**Assigned task**
The required output is the run of lines from the one holding "Závojnatka ryba" through the final line of the listing, restated word for word, with no pictures.

....

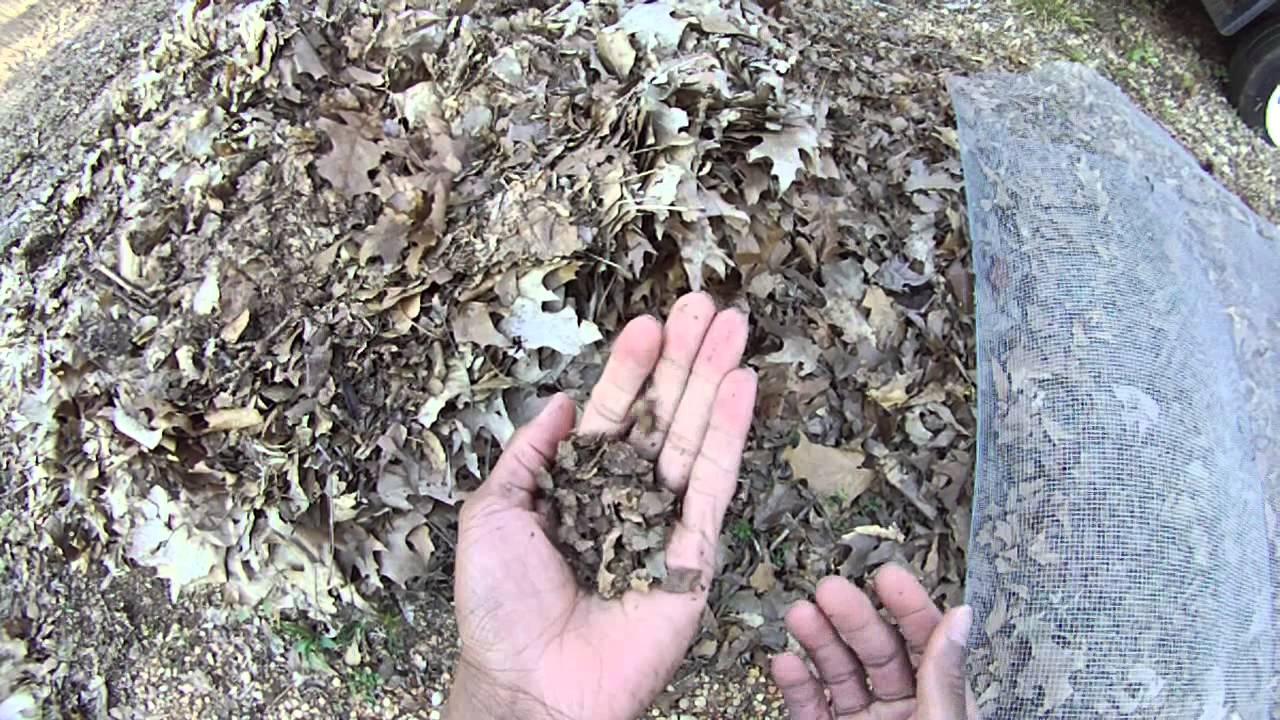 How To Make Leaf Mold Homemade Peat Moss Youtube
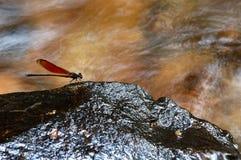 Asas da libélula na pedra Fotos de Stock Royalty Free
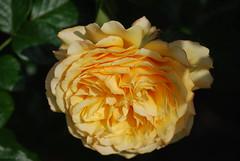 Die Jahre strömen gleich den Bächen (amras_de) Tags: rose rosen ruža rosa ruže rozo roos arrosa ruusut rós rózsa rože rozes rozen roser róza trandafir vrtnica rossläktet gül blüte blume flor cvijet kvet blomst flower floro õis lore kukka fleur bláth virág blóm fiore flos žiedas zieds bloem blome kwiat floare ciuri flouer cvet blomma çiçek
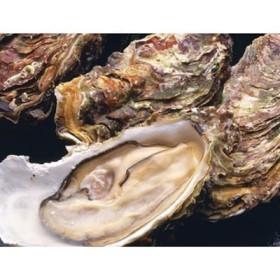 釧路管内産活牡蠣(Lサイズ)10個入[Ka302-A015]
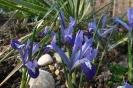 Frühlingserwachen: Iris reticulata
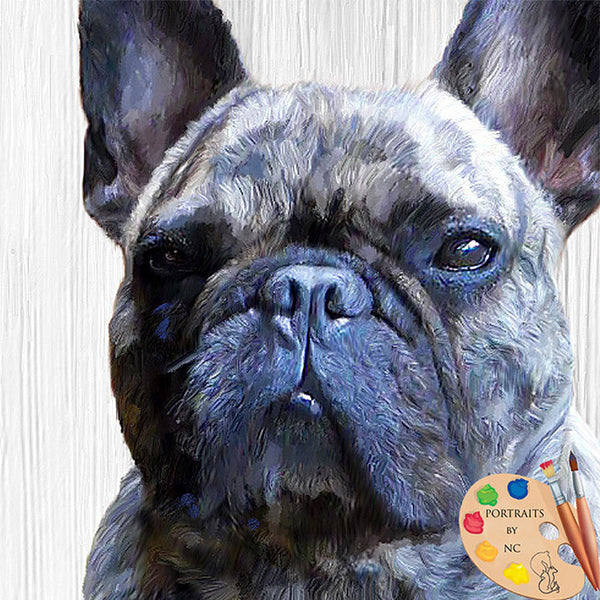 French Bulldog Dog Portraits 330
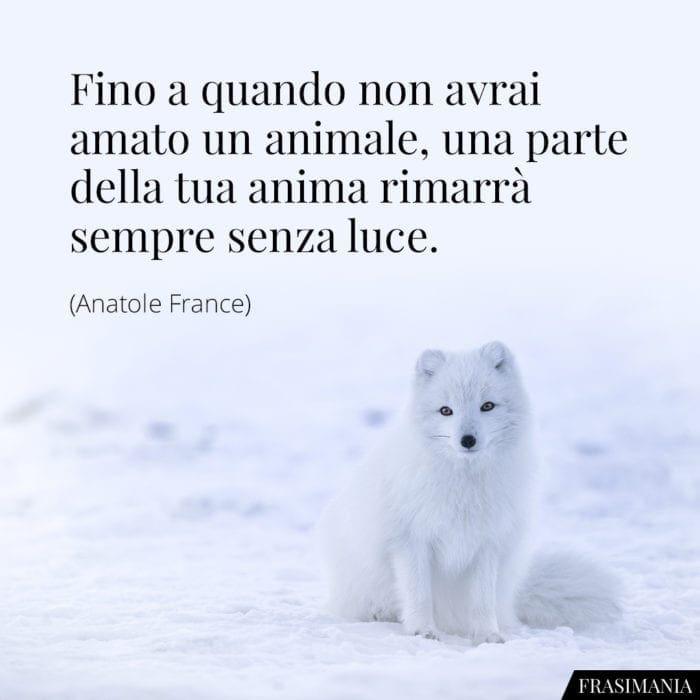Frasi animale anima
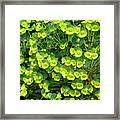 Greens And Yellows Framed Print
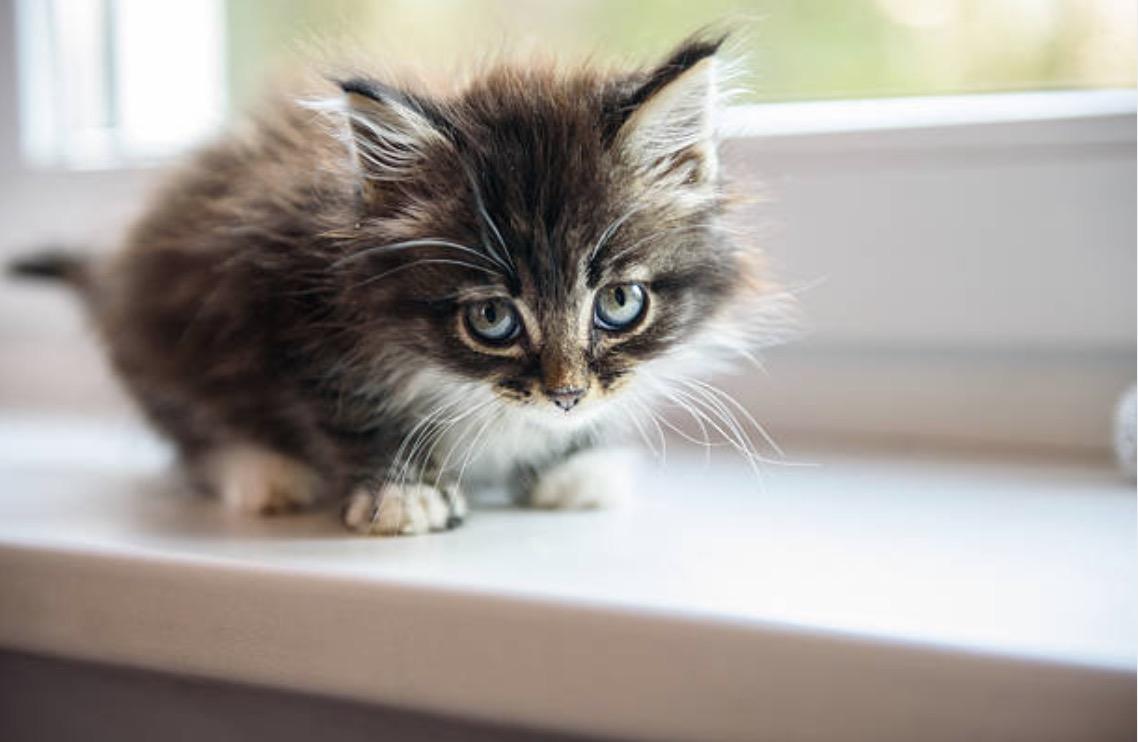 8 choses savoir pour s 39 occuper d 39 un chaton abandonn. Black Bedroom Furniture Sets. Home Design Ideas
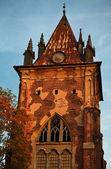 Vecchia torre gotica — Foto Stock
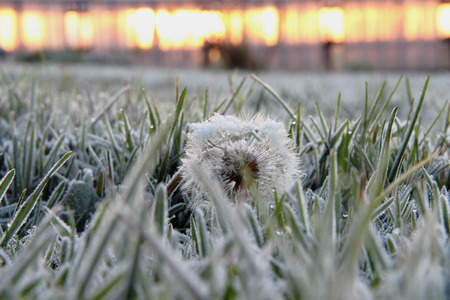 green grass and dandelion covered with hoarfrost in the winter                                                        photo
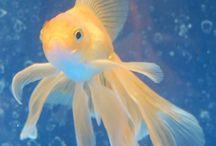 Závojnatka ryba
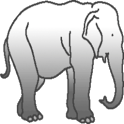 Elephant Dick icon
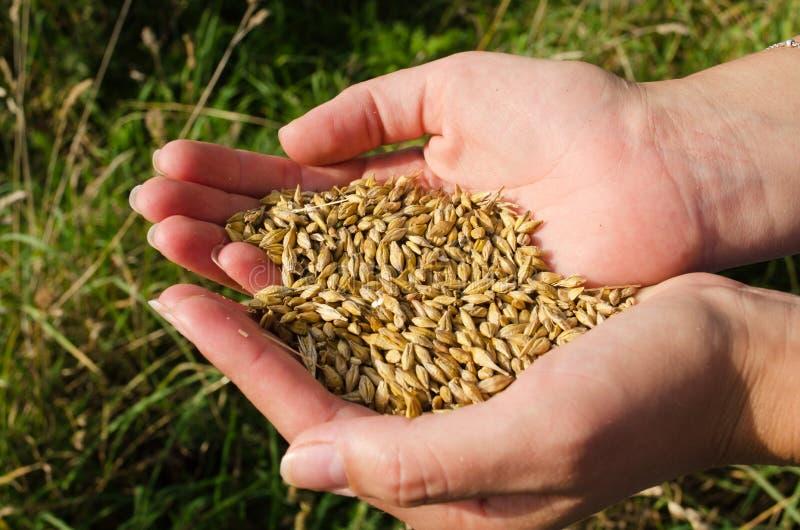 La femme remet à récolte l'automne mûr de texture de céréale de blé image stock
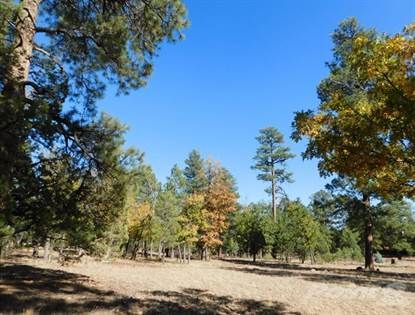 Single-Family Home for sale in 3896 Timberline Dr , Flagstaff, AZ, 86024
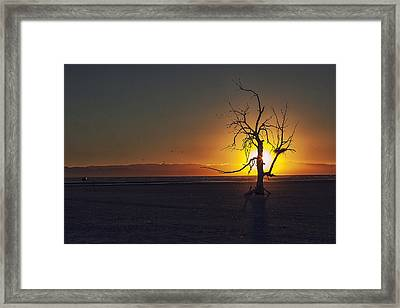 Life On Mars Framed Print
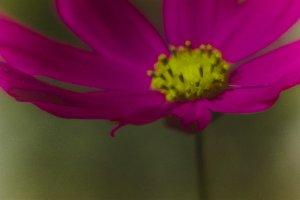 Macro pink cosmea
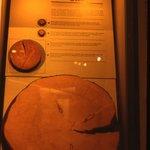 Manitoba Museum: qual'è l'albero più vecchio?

....

**Solution**
 Závojnatka ryba
 Elephant Dick icon
 La femme remet à récolte l'automne mûr de texture de céréale de blé image stock
 Single-Family Home for sale in 3896 Timberline Dr , Flagstaff, AZ, 86024
 Life On Mars Framed Print
 Macro pink cosmea
 Manitoba Museum: qual'è l'albero più vecchio?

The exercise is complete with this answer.